Jon Phillips | Dec. 9, 2015
A great hardware keyboard telegraphs the Pixel C's intentions. Now Google just needs to make Android a productivity OS.

google pixel c typing 
Lacking any type of multi-window function, your stuck in a single app.  Credit: Adam Patrick Murray

Sure, Google Now On Tap is built directly into Marshmallow, and it’s a great tool for running contextual information searches in a wide variety of apps. I love it—but it’s not a game changer. Even worse, throughout testing I was continually annoyed by Chrome constantly defaulting to dumbed-down mobile views of my favorite websites. Even the Nexus 9, with its smaller screen, shows full desktop views of the exact same sites. The Pixel C is supposed to be a productivity tablet, yet it makes surfing the web a more tiresome, un-productive affair.
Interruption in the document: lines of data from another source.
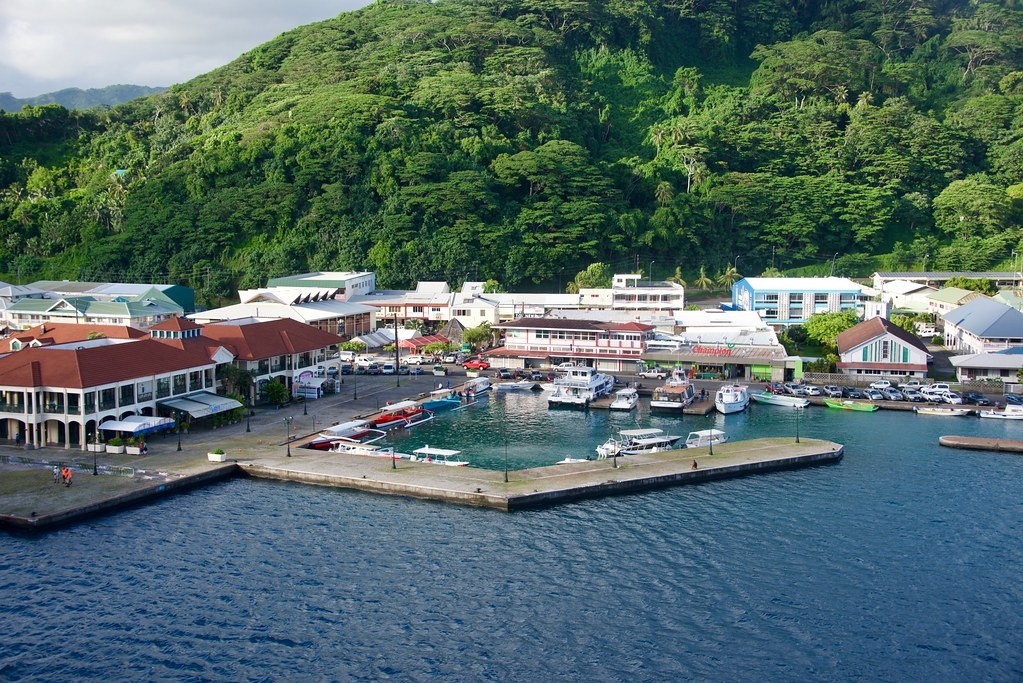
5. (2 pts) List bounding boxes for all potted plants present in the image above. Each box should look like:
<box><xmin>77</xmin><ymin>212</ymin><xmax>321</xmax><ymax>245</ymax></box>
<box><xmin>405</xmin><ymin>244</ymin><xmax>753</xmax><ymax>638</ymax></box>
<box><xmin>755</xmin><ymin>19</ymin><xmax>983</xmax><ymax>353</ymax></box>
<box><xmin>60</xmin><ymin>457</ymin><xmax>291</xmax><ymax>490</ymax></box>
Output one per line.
<box><xmin>210</xmin><ymin>417</ymin><xmax>218</xmax><ymax>429</ymax></box>
<box><xmin>231</xmin><ymin>410</ymin><xmax>239</xmax><ymax>424</ymax></box>
<box><xmin>181</xmin><ymin>422</ymin><xmax>189</xmax><ymax>433</ymax></box>
<box><xmin>216</xmin><ymin>415</ymin><xmax>224</xmax><ymax>426</ymax></box>
<box><xmin>126</xmin><ymin>438</ymin><xmax>141</xmax><ymax>456</ymax></box>
<box><xmin>466</xmin><ymin>368</ymin><xmax>479</xmax><ymax>378</ymax></box>
<box><xmin>87</xmin><ymin>432</ymin><xmax>105</xmax><ymax>452</ymax></box>
<box><xmin>175</xmin><ymin>425</ymin><xmax>179</xmax><ymax>434</ymax></box>
<box><xmin>433</xmin><ymin>367</ymin><xmax>446</xmax><ymax>376</ymax></box>
<box><xmin>207</xmin><ymin>448</ymin><xmax>227</xmax><ymax>463</ymax></box>
<box><xmin>106</xmin><ymin>437</ymin><xmax>124</xmax><ymax>454</ymax></box>
<box><xmin>225</xmin><ymin>412</ymin><xmax>232</xmax><ymax>425</ymax></box>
In sum total, the Pixel C cries out for a new Android software experience to complete its productivity story with a dazzling payoff. Indeed, if it launched with multi-window support, it would have earned a 4.5 verdict, or perhaps even a perfect score. This despite the fact that some of us at Greenbot and PCWorld feel it’s just a bit too heavy compared to Samsung’s 9.7-inch Galaxy Tab S2—which does do multi-window.

google pixel c running greenbot
Credit: Adam Patrick Murray

Am I being too harsh? I don’t think so. This is a Pixel, damn it. Google has complete control over the manufacturing and user experience, and as the company states in its reviewer’s guide, “We create Pixel products when we see an opportunity to rethink an experience inhouse and design a new type of technology that will support and inspire the partner ecosystem.” It’s a lofty goal, but in this case, it seems the Android and Docs teams weren’t invited to the rethinking party.

But make no mistake: The hardware itself is superb. If you want a pure Android tablet, this is the one you buy. And because it’s pure Android, it will be one of the first tablets to run Google’s version of multi-window when that feature finally exits development and is pushed live to the world.